**OBJECTIVE**
Transcribe all of the data below word for word, keeping every line and its breaks unchanged.

**SUPPLIED DATA**
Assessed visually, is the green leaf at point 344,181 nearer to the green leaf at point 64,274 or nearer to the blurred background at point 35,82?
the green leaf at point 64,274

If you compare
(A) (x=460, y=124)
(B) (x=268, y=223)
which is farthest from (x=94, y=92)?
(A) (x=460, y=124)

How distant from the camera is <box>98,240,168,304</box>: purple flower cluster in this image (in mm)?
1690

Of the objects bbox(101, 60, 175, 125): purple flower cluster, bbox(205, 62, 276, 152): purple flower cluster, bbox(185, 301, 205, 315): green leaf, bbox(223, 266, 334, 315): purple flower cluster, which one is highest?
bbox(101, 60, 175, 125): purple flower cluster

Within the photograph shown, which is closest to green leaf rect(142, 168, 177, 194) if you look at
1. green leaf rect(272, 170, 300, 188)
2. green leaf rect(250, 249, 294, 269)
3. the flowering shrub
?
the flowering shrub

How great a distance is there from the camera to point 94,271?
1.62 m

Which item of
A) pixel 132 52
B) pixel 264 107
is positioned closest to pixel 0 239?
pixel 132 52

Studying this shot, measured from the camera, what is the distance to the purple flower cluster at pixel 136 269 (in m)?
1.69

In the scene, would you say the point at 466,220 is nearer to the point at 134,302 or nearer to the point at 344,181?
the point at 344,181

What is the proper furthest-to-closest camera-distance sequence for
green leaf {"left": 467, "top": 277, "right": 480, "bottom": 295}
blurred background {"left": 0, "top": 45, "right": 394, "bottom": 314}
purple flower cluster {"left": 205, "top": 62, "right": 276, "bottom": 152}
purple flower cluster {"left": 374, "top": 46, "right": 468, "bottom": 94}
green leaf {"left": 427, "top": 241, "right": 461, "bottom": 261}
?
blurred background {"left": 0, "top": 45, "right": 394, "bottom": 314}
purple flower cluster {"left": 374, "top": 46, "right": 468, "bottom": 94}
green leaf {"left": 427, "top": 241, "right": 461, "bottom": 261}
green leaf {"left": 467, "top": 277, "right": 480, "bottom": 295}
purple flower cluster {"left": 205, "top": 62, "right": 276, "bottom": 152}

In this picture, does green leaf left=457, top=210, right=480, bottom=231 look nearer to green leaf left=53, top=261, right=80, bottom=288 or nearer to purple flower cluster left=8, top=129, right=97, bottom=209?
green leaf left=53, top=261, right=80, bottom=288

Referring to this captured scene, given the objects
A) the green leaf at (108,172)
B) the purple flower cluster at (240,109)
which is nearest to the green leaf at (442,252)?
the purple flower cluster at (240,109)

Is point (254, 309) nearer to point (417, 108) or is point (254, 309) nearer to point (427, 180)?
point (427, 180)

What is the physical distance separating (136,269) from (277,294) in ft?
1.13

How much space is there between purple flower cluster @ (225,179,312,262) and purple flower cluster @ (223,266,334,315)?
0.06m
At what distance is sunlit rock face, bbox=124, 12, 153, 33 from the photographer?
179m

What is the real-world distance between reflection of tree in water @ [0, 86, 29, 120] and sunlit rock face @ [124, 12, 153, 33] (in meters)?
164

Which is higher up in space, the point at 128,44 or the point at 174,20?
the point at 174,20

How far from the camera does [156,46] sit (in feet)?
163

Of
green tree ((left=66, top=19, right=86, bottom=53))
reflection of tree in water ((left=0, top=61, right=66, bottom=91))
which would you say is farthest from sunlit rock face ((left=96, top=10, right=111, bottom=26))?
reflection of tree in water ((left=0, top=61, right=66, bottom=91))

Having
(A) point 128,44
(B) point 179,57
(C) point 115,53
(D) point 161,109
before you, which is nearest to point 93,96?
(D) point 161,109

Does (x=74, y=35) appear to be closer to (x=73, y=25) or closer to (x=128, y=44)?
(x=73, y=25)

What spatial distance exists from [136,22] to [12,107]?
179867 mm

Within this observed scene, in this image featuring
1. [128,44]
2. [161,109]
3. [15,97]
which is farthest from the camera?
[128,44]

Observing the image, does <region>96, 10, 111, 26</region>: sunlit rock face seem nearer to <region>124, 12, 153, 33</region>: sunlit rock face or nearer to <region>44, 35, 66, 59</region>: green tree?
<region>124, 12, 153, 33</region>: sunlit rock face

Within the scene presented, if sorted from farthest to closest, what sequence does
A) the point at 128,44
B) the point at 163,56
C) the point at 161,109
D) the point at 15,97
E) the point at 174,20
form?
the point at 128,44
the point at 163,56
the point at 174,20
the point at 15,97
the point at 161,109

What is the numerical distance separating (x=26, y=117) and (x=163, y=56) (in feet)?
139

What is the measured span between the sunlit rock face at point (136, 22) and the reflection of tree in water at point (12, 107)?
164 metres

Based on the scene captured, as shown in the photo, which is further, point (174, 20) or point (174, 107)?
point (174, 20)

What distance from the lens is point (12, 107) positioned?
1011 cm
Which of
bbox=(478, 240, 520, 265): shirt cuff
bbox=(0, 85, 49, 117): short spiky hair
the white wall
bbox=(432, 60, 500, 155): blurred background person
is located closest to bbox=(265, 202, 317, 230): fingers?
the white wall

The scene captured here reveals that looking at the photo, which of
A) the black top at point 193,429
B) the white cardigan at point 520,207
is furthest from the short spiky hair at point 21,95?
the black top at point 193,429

**FINISHED TASK**
Assessed visually, is the green leaf at point 344,181 nearer to the green leaf at point 64,274 or nearer to the blurred background at point 35,82?
the green leaf at point 64,274

If you compare
(A) (x=460, y=124)
(B) (x=268, y=223)
which is farthest from (x=94, y=92)?
(A) (x=460, y=124)

How distant from the camera is <box>98,240,168,304</box>: purple flower cluster in this image (in mm)?
1690

Of the objects bbox(101, 60, 175, 125): purple flower cluster, bbox(205, 62, 276, 152): purple flower cluster, bbox(185, 301, 205, 315): green leaf, bbox(223, 266, 334, 315): purple flower cluster, which one is highest?
bbox(101, 60, 175, 125): purple flower cluster

Within the photograph shown, which is closest to green leaf rect(142, 168, 177, 194) if you look at
1. green leaf rect(272, 170, 300, 188)
2. green leaf rect(250, 249, 294, 269)
3. the flowering shrub
?
the flowering shrub

How great a distance is there from the camera to point 94,271?
1.62 m

Which item of
A) pixel 132 52
B) pixel 264 107
is positioned closest to pixel 0 239?
pixel 132 52

Studying this shot, measured from the camera, what is the distance to the purple flower cluster at pixel 136 269 (in m)?
1.69

In the scene, would you say the point at 466,220 is nearer to the point at 134,302 or nearer to the point at 344,181?
the point at 344,181

What is the proper furthest-to-closest camera-distance sequence for
green leaf {"left": 467, "top": 277, "right": 480, "bottom": 295}
blurred background {"left": 0, "top": 45, "right": 394, "bottom": 314}
purple flower cluster {"left": 205, "top": 62, "right": 276, "bottom": 152}
purple flower cluster {"left": 374, "top": 46, "right": 468, "bottom": 94}
green leaf {"left": 427, "top": 241, "right": 461, "bottom": 261}
?
blurred background {"left": 0, "top": 45, "right": 394, "bottom": 314}
purple flower cluster {"left": 374, "top": 46, "right": 468, "bottom": 94}
green leaf {"left": 427, "top": 241, "right": 461, "bottom": 261}
green leaf {"left": 467, "top": 277, "right": 480, "bottom": 295}
purple flower cluster {"left": 205, "top": 62, "right": 276, "bottom": 152}

In this picture, does green leaf left=457, top=210, right=480, bottom=231 look nearer to green leaf left=53, top=261, right=80, bottom=288 or nearer to purple flower cluster left=8, top=129, right=97, bottom=209?
green leaf left=53, top=261, right=80, bottom=288

Referring to this captured scene, given the objects
A) the green leaf at (108,172)
B) the purple flower cluster at (240,109)
which is nearest to the green leaf at (442,252)?
the purple flower cluster at (240,109)

Is point (254, 309) nearer to point (417, 108) or is point (254, 309) nearer to point (427, 180)?
point (427, 180)

What is the physical distance separating (136,269) from (277,294) in ft?
1.13

How much space is there between purple flower cluster @ (225,179,312,262) and purple flower cluster @ (223,266,334,315)?
0.06m
At what distance is sunlit rock face, bbox=124, 12, 153, 33 from the photographer?
179m

What is the real-world distance between reflection of tree in water @ [0, 86, 29, 120] and sunlit rock face @ [124, 12, 153, 33] (in meters)?
164

Which is higher up in space, the point at 128,44 or the point at 174,20?
the point at 174,20

How far from the camera does [156,46] sit (in feet)?
163

Of
green tree ((left=66, top=19, right=86, bottom=53))
reflection of tree in water ((left=0, top=61, right=66, bottom=91))
which would you say is farthest from sunlit rock face ((left=96, top=10, right=111, bottom=26))?
reflection of tree in water ((left=0, top=61, right=66, bottom=91))

Having
(A) point 128,44
(B) point 179,57
(C) point 115,53
(D) point 161,109
before you, which is nearest to point 93,96?
(D) point 161,109

Does (x=74, y=35) appear to be closer to (x=73, y=25) or closer to (x=128, y=44)?
(x=73, y=25)

What spatial distance exists from [136,22] to [12,107]?
179867 mm

Within this observed scene, in this image featuring
1. [128,44]
2. [161,109]
3. [15,97]
which is farthest from the camera?
[128,44]

Observing the image, does <region>96, 10, 111, 26</region>: sunlit rock face seem nearer to <region>124, 12, 153, 33</region>: sunlit rock face or nearer to <region>44, 35, 66, 59</region>: green tree?
<region>124, 12, 153, 33</region>: sunlit rock face

Within the scene presented, if sorted from farthest to closest, what sequence does
A) the point at 128,44
B) the point at 163,56
C) the point at 161,109
D) the point at 15,97
E) the point at 174,20
form?
the point at 128,44
the point at 163,56
the point at 174,20
the point at 15,97
the point at 161,109

What is the numerical distance separating (x=26, y=117) and (x=163, y=56) (in feet)?
139

What is the measured span between the sunlit rock face at point (136, 22) and the reflection of tree in water at point (12, 107)?
164 metres

Based on the scene captured, as shown in the photo, which is further, point (174, 20) or point (174, 107)?
point (174, 20)

What distance from the lens is point (12, 107) positioned?
1011 cm
Which of
bbox=(478, 240, 520, 265): shirt cuff
bbox=(0, 85, 49, 117): short spiky hair
the white wall
bbox=(432, 60, 500, 155): blurred background person
is located closest to bbox=(265, 202, 317, 230): fingers?
the white wall

The scene captured here reveals that looking at the photo, which of
A) the black top at point 193,429
B) the white cardigan at point 520,207
is furthest from the short spiky hair at point 21,95?
the black top at point 193,429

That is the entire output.